Re: MLT Using a Query created in a different index

2013-04-05 Thread Peter Lavin


Thanks for that Jack,

so it's fair to say that if both the sources and target corpus are large 
and diverse, then the impact of using a different index to create the 
query would be negligible.


P.

On 04/04/2013 06:49 PM, Jack Krupansky wrote:

The heart of MLT is examining the top result of a query (or maybe more
than one) and identifying the top terms from the top document(s) and
then simply using those top terms for a subsequent query. The term
ranking would of course depend on term frequency, and other relevancy
considerations - for the corpus of the original query. A rich query
corpus will give great results, a weak corpus will give weak results -
no matter how rich or weak the final target corpus is. OTOH, if the
target corpus really is representative on the source corpus, then
results should be either good or terrible - the selected/query document
may not have any representation in the target corpus.

-- Jack Krupansky

-Original Message- From: Peter Lavin
Sent: Thursday, April 04, 2013 1:06 PM
To: java-user@lucene.apache.org
Subject: MLT Using a Query created in a different index


Dear Users,

I am doing some research where Lucene is integrated into agent
technology. Part of this work involves using an MLT query in an index
which was not created from a document in that index (i.e. the query is
created, serialised and sent to the remote agent).

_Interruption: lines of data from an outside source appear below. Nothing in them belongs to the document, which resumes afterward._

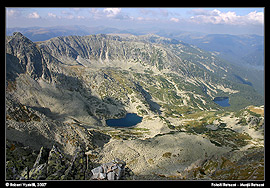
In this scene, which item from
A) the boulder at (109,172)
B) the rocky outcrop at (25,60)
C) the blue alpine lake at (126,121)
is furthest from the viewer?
the rocky outcrop at (25,60)

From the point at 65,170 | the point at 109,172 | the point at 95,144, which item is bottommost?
the point at 95,144

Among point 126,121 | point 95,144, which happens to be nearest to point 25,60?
point 126,121

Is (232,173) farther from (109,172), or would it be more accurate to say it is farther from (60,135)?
(60,135)

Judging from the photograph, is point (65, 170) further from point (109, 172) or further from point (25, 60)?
point (25, 60)

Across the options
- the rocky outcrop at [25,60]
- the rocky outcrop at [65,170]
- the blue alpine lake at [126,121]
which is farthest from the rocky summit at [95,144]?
the blue alpine lake at [126,121]

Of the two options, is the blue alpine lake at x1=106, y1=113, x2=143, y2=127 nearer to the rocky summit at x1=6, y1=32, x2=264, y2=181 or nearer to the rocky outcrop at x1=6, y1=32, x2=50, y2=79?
the rocky summit at x1=6, y1=32, x2=264, y2=181

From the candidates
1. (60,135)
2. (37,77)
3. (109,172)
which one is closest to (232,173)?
(109,172)

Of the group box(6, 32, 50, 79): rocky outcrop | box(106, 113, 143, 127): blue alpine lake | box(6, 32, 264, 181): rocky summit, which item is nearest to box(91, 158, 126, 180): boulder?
box(6, 32, 264, 181): rocky summit

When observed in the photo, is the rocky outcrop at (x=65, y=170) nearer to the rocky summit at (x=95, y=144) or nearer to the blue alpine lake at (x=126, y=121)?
the rocky summit at (x=95, y=144)
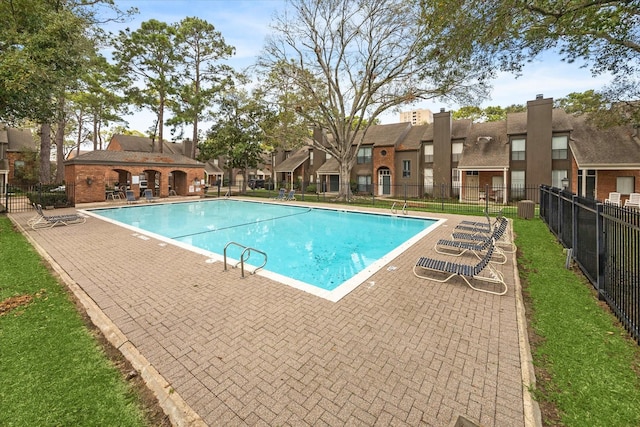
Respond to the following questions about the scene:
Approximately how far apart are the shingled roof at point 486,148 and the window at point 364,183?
10151 mm

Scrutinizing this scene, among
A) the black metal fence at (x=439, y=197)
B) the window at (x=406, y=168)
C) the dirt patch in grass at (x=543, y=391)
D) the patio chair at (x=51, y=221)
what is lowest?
the dirt patch in grass at (x=543, y=391)

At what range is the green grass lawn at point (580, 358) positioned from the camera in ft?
9.55

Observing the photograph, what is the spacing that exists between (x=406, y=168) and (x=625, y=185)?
54.5 feet

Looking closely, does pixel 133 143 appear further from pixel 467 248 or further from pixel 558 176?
pixel 558 176

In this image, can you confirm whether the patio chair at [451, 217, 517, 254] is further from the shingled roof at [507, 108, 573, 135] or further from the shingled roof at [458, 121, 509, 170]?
the shingled roof at [507, 108, 573, 135]

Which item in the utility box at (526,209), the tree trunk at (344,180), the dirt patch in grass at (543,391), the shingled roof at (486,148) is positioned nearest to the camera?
the dirt patch in grass at (543,391)

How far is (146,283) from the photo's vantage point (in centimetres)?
645

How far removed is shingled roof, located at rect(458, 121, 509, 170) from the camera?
82.1ft

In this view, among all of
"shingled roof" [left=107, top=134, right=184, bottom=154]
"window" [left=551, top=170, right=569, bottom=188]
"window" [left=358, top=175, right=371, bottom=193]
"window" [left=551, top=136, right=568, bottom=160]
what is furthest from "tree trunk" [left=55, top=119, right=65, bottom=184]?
"window" [left=551, top=170, right=569, bottom=188]

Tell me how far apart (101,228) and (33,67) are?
6450 mm

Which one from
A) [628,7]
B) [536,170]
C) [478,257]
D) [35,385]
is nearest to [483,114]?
[536,170]

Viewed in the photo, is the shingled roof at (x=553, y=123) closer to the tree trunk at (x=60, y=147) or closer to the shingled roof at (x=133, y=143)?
the tree trunk at (x=60, y=147)

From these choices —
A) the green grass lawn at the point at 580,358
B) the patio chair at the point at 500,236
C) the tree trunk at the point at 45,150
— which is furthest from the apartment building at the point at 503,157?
the tree trunk at the point at 45,150

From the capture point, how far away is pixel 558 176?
23.9 meters
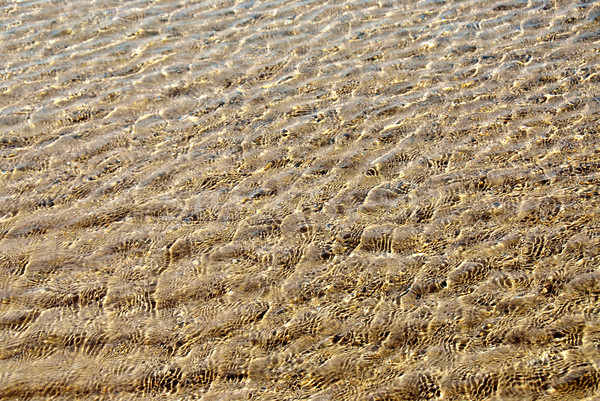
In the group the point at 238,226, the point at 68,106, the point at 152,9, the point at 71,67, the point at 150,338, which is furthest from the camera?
the point at 152,9

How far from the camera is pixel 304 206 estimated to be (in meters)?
4.13

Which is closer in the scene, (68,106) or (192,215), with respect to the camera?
(192,215)

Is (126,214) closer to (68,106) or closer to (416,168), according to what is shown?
(68,106)

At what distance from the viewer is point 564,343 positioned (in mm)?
3092

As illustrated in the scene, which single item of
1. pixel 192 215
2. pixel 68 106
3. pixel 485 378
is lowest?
pixel 485 378

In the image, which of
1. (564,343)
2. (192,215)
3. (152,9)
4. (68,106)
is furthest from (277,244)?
(152,9)

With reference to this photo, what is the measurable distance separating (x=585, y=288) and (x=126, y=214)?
292cm

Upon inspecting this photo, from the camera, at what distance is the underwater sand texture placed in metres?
3.11

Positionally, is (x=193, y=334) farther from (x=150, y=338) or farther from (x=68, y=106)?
(x=68, y=106)

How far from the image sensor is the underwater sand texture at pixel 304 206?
311 centimetres

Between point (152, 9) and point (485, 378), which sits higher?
point (152, 9)

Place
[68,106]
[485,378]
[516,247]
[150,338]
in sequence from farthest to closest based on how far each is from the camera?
[68,106], [516,247], [150,338], [485,378]

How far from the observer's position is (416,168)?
4.43 meters

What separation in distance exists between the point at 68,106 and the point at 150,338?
284 cm
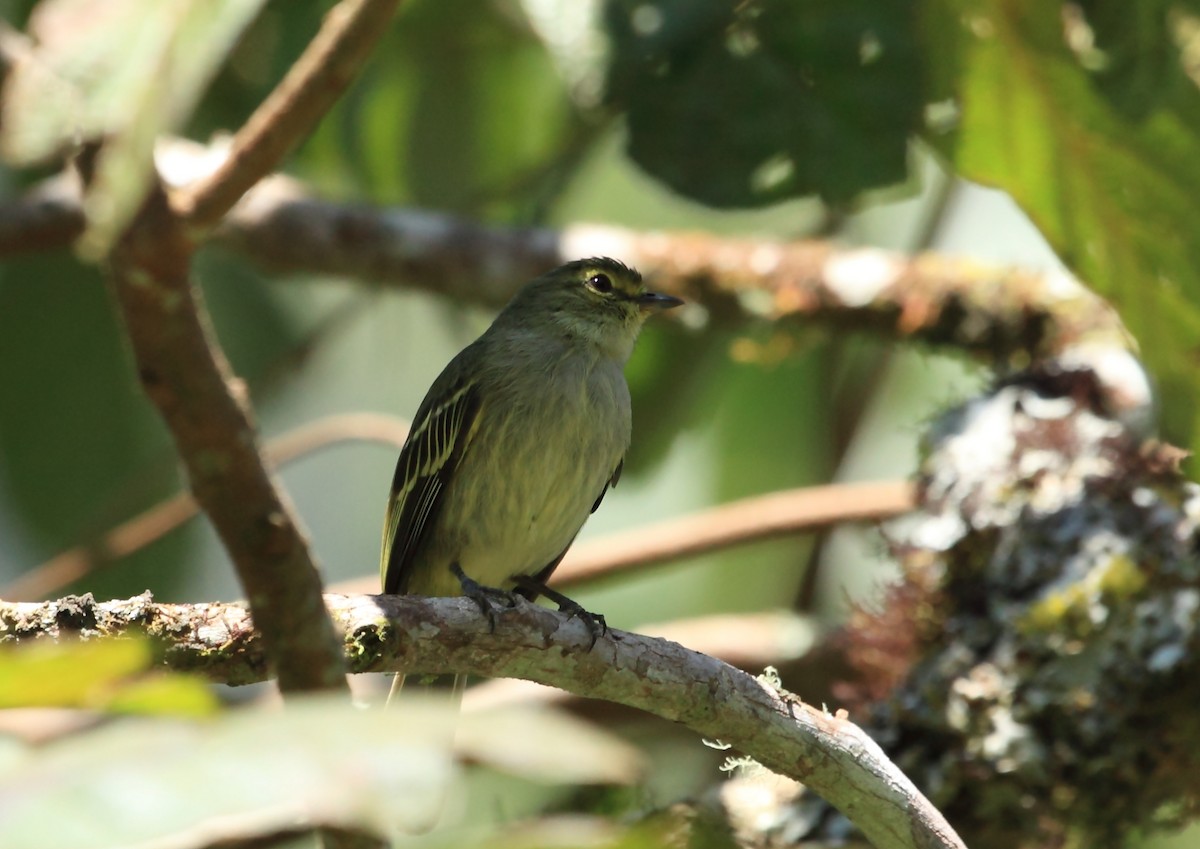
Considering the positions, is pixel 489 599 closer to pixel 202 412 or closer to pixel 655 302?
pixel 202 412

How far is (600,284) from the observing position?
496 cm

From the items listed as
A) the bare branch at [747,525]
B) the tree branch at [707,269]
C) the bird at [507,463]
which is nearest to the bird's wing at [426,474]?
the bird at [507,463]

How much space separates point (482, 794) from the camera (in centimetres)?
564

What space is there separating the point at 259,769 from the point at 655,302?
4158mm

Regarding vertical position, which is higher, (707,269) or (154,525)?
(707,269)

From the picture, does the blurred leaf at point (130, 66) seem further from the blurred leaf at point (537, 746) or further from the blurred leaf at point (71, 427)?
the blurred leaf at point (71, 427)

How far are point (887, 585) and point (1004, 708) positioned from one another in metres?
0.66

Can anyone point me towards any information on what the potential impact
of doing this would be?

I'm assuming if both indexes have similar sets of documents, the impact
would be negligible, but what, for example would be the impact of
creating an MLT query from an index with only one or two documents for
use in an index with several (say 100+) documents,

with thanks,
Peter



--
with best regards,
Peter Lavin,
PhD Candidate,
CAG - Computer Architecture  Grid Research Group,
Lloyd Institute, 005,
Trinity College Dublin, Ireland.
+353 1 8961536

-
To unsubscribe, e-mail: java-user-unsubscr...@lucene.apache.org
For additional commands, e-mail: java-user-h...@lucene.apache.org



Re: MLT Using a Query created in a different index

2013-04-05 Thread Jack Krupansky
In a statistical sense, for the majority of documents, yes, but you could 
probably find quite a few outlier examples where the results from A to B or 
from B to A as significantly or even completely different or even 
non-existent.


-- Jack Krupansky

-Original Message- 
From: Peter Lavin

Sent: Friday, April 05, 2013 3:49 AM
To: java-user@lucene.apache.org
Subject: Re: MLT Using a Query created in a different index


Thanks for that Jack,

so it's fair to say that if both the sources and target corpus are large
and diverse, then the impact of using a different index to create the
query would be negligible.

P.

On 04/04/2013 06:49 PM, Jack Krupansky wrote:

The heart of MLT is examining the top result of a query (or maybe more
than one) and identifying the top terms from the top document(s) and
then simply using those top terms for a subsequent query. The term
ranking would of course depend on term frequency, and other relevancy
considerations - for the corpus of the original query. A rich query
corpus will give great results, a weak corpus will give weak results -
no matter how rich or weak the final target corpus is. OTOH, if the
target corpus really is representative on the source corpus, then
results should be either good or terrible - the selected/query document
may not have any representation in the target corpus.

-- Jack Krupansky

-Original Message- From: Peter Lavin
Sent: Thursday, April 04, 2013 1:06 PM
To: java-user@lucene.apache.org
Subject: MLT Using a Query created in a different index


Dear Users,

I am doing some research where Lucene is integrated into agent
technology. Part of this work involves using an MLT query in an index
which was not created from a document in that index (i.e. the query is
created, serialised and sent to the remote agent).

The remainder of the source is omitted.